Viewed this way, Roberts did the right thing. He protected the Supreme Court’s integrity and he made the American people responsible for their own stupidity.Even so, like me, Bookworm worries about the principle that, even if Congress must not regulate inactivity under the Commerce Clause, it can still tax inactivity to its heart's content. I would prefer to see taxes returned to their revenue-raising function. We should stop using them as a coercive tool to implement one utopian scheme after another, generally involving a redistribution of wealth from "them" to "us."
Nevertheless, the honest truth is that my strongest objection to Obamatax is not a Constitutional one.

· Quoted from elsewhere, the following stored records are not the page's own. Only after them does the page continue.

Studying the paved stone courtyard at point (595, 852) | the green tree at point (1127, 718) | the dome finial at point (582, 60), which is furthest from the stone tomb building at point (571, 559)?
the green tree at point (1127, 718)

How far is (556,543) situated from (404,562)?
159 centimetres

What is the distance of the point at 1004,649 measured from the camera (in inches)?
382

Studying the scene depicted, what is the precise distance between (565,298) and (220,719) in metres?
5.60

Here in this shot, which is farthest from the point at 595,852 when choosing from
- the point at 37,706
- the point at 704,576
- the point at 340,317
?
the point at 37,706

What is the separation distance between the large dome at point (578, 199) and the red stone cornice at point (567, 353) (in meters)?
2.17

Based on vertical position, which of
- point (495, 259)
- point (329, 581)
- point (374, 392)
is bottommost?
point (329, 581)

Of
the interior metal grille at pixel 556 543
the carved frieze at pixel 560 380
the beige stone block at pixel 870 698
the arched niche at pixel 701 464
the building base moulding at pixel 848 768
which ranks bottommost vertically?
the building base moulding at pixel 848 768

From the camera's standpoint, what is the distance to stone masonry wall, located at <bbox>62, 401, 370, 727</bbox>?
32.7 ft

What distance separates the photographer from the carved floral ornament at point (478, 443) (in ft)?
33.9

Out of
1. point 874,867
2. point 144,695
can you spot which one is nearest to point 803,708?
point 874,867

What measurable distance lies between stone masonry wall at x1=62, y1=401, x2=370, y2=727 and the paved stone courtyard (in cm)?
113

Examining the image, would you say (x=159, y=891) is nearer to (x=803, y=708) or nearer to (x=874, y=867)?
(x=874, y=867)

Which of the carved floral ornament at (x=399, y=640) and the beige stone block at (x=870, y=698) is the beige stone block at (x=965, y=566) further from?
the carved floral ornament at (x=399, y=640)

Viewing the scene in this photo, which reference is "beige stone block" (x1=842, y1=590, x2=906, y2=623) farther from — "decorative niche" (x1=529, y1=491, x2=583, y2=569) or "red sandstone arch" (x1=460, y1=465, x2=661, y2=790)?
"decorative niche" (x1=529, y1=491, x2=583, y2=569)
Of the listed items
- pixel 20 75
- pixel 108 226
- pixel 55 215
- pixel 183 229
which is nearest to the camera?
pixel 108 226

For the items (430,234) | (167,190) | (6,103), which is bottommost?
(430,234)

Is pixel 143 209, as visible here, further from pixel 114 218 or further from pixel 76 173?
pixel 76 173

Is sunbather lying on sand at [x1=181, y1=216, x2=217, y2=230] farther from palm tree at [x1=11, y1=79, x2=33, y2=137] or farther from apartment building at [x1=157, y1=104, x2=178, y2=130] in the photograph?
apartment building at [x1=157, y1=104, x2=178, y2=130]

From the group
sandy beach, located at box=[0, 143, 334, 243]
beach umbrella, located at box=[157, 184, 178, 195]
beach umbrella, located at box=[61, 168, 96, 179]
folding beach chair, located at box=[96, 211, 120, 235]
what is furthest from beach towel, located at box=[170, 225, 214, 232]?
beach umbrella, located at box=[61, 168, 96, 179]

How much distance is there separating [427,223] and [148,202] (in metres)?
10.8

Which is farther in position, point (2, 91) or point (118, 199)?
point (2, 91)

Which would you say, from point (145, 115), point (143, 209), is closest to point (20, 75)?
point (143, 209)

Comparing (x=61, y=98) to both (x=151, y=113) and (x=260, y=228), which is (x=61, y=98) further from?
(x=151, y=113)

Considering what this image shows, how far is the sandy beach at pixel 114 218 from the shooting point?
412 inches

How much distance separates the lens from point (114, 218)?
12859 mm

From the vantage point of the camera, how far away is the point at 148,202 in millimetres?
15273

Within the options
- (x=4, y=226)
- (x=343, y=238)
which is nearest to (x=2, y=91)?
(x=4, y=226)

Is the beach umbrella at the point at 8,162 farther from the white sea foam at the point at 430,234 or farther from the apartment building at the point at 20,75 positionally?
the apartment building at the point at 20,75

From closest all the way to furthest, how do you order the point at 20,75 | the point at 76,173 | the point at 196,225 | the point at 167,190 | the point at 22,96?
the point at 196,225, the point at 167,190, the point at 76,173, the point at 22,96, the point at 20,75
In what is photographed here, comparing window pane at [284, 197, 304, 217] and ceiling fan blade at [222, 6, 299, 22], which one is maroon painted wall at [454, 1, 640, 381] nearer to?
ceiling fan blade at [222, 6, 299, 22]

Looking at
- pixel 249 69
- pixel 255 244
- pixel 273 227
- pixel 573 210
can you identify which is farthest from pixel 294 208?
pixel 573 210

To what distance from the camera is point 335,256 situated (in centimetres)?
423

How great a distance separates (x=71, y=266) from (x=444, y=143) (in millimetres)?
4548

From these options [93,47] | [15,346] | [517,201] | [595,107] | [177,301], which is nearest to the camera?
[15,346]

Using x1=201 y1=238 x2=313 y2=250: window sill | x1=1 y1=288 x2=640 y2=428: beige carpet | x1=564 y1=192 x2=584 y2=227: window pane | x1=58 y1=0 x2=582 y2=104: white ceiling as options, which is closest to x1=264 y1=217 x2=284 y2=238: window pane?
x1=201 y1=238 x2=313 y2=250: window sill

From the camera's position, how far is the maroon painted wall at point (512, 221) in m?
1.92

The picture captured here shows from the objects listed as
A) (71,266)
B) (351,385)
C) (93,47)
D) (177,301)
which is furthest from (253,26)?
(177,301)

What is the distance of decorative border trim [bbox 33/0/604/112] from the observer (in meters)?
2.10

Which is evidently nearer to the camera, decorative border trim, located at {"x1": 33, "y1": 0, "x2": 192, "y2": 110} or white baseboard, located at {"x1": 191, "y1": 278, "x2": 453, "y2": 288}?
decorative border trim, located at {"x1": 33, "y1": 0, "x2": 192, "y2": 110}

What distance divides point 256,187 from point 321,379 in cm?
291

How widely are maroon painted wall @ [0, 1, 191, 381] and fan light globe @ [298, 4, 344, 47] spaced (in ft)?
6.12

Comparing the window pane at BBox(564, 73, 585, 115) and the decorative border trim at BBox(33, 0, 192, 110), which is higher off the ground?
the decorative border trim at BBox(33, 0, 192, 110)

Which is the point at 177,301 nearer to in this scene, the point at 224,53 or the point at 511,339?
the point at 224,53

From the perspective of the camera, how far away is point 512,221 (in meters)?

If I believed that single-payer healthcare made sense, in the same way that I believe a unified and coherent national defense makes sense, I'd have no problem financing the system with a tax that fell most heavily on free-riders who weren't already bearing their share of the tab. How is that much different from making people pay for a police and fire department? The problem is that I think a single-payer health system is a good way to destroy what's left of the rational part of our healthcare system. Competition and other private-sector tools are the only way to fix the mess we've already gotten ourselves into by flirting with top-down solutions. So naturally I don't want to fund the healthcare system with a tax, or to see Congress take any other action that tends to get the government even more deeply involved by any means it can dream up, Constitutional or otherwise.
But that is a political choice reflecting values and opinions about what works. So get to the polls this November. There are lots of issues we can't and shouldn't expect the Supreme Court to resolve for us -- either because that's not its proper role or, if you don't believe that, then because it's too likely to disappoint us.
And in the meantime, if you are inspired to attend some spirited town hall meetings, go for it.